Many business owners and citizens are worried that the proposal doesn’t sufficiently account for the rising costs of doing business. As raw material prices, wages, and living expenses continue to climb, a 200 million VND annual revenue cap for tax exemption seems increasingly inadequate. Critics argue that the new rules could force even the smallest operators—those barely scraping by—into the tax net, threatening their livelihoods and potentially discouraging entrepreneurship at the grassroots level.

Meanwhile, another significant regulatory proposal surfaced from the Ministry of Construction. According to VTV, the ministry introduced a draft decree aimed at clarifying the rules for commissioning and suspending railway lines and stations—a move prompted by the lack of detailed legal guidance in this sector. The proposal comes at a time when Vietnam is investing heavily in transportation infrastructure, seeking to modernize its rail network while ensuring safety and efficiency.

The draft decree lays out stringent conditions for putting railway lines and stations into operation. Before a line or station can be commissioned, it must comply fully with all construction laws, undergo safety testing and trial operations, and receive a system safety certification as stipulated in Article 52 Clause 6 of the Law on Railways. Furthermore, the organization responsible for managing railway infrastructure must prepare and secure approval for a comprehensive management and operation plan.

Authority to approve the commissioning of railway lines and stations is clearly delineated: the Minister of Construction holds the reins for national railways, while provincial People’s Committees decide for local lines within their jurisdiction. For specialized railways, the owner makes the call. The required documentation for commissioning includes a formal proposal, an operational plan with organizational and staffing details, layout maps, legal project documents, acceptance reports, inspection results, and—where relevant—certificates for handling hazardous materials.

Equally detailed are the criteria and procedures for suspending railway operations. A line or station may be taken out of service if it is no longer included in railway planning, if there is no longer demand for its use, if facilities have deteriorated to the point of endangering safety, or if it is replaced by new infrastructure as approved by competent authorities.

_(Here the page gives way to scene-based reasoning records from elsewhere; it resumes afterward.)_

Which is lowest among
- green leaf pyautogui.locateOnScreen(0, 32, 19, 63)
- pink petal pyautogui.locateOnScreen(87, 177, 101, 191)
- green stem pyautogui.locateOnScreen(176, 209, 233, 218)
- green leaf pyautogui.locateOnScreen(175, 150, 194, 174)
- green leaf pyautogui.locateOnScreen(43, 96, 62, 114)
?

The suspension process also requires a formal proposal and supporting documents explaining the rationale and conditions for ceasing operations. Decision-making authority mirrors that for commissioning: the Minister of Construction for national lines, provincial leaders for local lines, and owners for specialized railways.

The Ministry of Construction’s proposal is designed to bring order and predictability to a sector that has often been plagued by ambiguity. By setting out clear requirements for both launching and halting railway services, the ministry aims to enhance safety, protect public and environmental welfare, and ensure that the nation’s rail infrastructure keeps pace with changing needs.

Both proposals—one targeting the small business tax regime, the other the governance of railway infrastructure—underscore the Vietnamese government’s drive to modernize policy frameworks in response to economic and social realities. Yet, as the spirited public response to the tax proposal demonstrates, change is rarely simple. Policymakers must walk a fine line between efficiency and fairness, between regulatory clarity and the lived experiences of ordinary citizens and entrepreneurs.

As Vietnam continues to evolve, the debates surrounding these proposals offer a window into the country’s balancing act: striving for growth and modernization while ensuring that reforms remain grounded in the everyday realities of its people.